§ Problem to solve:
Can you return, word for word, the part of the commentary on the EU lighting ban that opens with the words containing "(f) no excessive" and closes with "surprise of participants..."?

§ Document segment:
▼

You ban the cheap competition of simple generic patent expired products that any small local manufacturer can make, leaving the complex patented products by the major manufacturers who lobbied for the ban, outsourced and licenced as they desire.
But of course the word "significant" saves the day again.
(e) in principle, the setting of an ecodesign requirement shall not have the consequence of imposing proprietary technology on manufacturers
Again the "in principle" is a nice mean-anything-at-all arrangement.
Presumably this was in response to some high profile criticism of EU regulations at that time (one apparently involving a child safety seat by a European manufacturer who happened to lobby for and push through a safety standard exactly fitting their patented product).
It is rather the other way round therefore:
"manufacturers shall not impose their proprietary technology...." ;-)
With lighting standards, as seen from the regulation history in the USA, EU and elsewhere with the UN's en.lighten initiative, and as specifically covered in the Austrian film "Bulb Fiction" recently.
(f) no excessive administrative burden shall be imposed on manufacturers
Well, there is not too much risk of that, surely ;-)
Any "burden" has been entirely of their own making, from their extensive lobbying.
Susanne Hammarström of Sweden was head of a Brussels based PR agency Diplomat-PR engaged in the lobbying.The mentioned film Bulb Fiction has more on the involvement of manufacturers, including how their representatives were allowed to sit in on EU decision-making meetings, to the surprise of participants...
Translated from the largest Swedish business paper, Dagens Industri:
"The ban would never have happened, without the large and extensive lobby campaign, in all member countries, as well as towards The European Commission and the media", Susanne Hammarström says.

▲

§ Entries provided:
▼

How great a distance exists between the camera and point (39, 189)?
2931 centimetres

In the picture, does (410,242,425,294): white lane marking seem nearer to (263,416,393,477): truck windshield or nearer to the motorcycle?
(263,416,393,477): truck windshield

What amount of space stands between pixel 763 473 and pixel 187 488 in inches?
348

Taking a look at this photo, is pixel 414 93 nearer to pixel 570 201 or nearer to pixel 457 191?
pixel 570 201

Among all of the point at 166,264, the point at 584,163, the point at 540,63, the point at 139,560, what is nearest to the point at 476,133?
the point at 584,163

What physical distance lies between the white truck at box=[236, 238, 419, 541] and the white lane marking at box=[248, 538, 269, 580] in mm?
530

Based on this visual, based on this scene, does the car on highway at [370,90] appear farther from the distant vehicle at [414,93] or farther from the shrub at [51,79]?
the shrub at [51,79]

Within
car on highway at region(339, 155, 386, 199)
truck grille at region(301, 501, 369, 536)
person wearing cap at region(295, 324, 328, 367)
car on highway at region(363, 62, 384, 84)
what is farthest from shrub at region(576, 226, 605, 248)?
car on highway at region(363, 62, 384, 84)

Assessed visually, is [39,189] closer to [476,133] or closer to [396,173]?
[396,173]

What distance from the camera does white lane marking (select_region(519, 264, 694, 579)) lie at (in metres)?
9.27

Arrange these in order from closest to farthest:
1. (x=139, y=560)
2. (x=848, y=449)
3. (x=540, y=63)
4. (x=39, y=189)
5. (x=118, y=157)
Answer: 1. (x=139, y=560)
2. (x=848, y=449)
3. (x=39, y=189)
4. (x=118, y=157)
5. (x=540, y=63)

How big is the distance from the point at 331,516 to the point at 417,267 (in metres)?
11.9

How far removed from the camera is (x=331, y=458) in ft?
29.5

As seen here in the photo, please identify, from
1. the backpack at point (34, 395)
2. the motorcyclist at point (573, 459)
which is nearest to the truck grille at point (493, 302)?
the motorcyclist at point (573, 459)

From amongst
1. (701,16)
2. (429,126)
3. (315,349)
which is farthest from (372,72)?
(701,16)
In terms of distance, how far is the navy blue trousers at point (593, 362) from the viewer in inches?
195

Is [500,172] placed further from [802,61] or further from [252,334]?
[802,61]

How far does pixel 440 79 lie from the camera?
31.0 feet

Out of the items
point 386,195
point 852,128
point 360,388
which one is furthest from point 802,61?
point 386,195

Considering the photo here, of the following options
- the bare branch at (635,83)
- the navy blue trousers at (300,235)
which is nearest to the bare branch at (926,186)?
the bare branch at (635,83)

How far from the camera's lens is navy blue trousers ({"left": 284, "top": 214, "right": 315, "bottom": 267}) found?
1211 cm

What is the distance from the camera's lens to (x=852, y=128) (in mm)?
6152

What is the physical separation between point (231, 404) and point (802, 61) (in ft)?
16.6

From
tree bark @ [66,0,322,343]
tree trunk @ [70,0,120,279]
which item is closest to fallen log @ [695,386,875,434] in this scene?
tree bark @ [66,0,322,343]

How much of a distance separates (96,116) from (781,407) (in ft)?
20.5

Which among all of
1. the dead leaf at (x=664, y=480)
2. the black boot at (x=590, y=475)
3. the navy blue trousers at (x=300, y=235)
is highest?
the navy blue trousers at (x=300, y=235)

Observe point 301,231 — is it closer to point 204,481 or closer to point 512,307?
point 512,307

▲

§ Result of this task:
(f) no excessive administrative burden shall be imposed on manufacturers
Well, there is not too much risk of that, surely ;-)
Any "burden" has been entirely of their own making, from their extensive lobbying.
Susanne Hammarström of Sweden was head of a Brussels based PR agency Diplomat-PR engaged in the lobbying.The mentioned film Bulb Fiction has more on the involvement of manufacturers, including how their representatives were allowed to sit in on EU decision-making meetings, to the surprise of participants...